Friedrich Hayek warned more than half a century ago that central planning doesn’t work. Here’s why:
* Central Planners (government) makes a plan * The plan includes specific expectations * The expectations are never, ever, realized * A “crisis” ensues * So the planners demand more control * And create more plans * Ad hoc * Willy nilly * Capriciously * So you must wait for things to settle down to make your decision
Today’s Wall Street Journal article about the fiscal cliff demonstrates the futility of central planning:
“We’re all sitting on the sidelines right now wondering what’s going to happen to us,” said John Odland, chief financial officer at MacMillan-Piper Inc., a freight-transport firm in Seattle. “A lot of my contemporaries are feeling the same way, saying, ‘Let’s just wait and see what these knuckleheads do.’ “
Why should private, free citizens have to wait on government for anything?

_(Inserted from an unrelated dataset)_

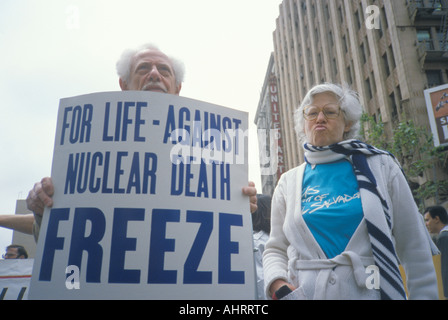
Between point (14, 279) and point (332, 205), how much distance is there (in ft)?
8.22

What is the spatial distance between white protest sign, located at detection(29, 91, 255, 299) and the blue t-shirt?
13.1 inches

Here’s a better solution: get the damn government out of the economic planning business.
It’s true that individuals are no better at planning than government experts. But they’re no worse, either. The difference, then, is the number of people affected by a plan that doesn’t work.

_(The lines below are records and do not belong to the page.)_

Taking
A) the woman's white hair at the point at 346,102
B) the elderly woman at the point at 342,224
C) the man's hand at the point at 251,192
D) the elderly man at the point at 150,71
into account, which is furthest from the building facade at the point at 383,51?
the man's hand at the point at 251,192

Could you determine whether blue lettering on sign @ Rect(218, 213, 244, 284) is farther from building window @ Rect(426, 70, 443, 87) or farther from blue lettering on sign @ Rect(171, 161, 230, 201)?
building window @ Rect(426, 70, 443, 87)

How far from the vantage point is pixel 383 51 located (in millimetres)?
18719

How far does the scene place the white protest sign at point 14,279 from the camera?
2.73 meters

If Joe Shit the Ragman’s plan for his business or his family or his vacation fails, who’s affected? Joe, maybe his wife, maybe his employees. And it stops there.
If Barack Obama’s plan or Ben Bernanke’s plan or Tiny Tim Geithner’s plan for the economy fails, who’s affected? All of us.
Moreover, if Joe’s plan fails, it’s up to him and him alone to sacrifice while a better plan takes shape for him and is family.
But if a government plan fails, the government invents new powers, which always come at the expense of your personal power, new taxes, and new plans. From the same WSJ article:
Each scenario involves prolonged uncertainty. Most consumers would start to pare their spending after receiving smaller paychecks due to higher payroll-tax withholding. Income-tax refunds for 2012 could be delayed while the Internal Revenue Service programs its computers to account for tax changes. Government agencies could start cutting back, hurting employees and suppliers. Many other employers likely would slow hiring or cut jobs. And investors could eventually look at those risks and send stocks lower, threatening a downward spiral in consumer and business spending.
We are throw more than good money after bad;** we are throwing away good lives after bad.**
The only solution to the fiscal cliff problem is to STOP CENTRAL PLANNING, restore power to individuals to make decisions, and reinvigorate a sense of community so people are more likely to help their neighbors.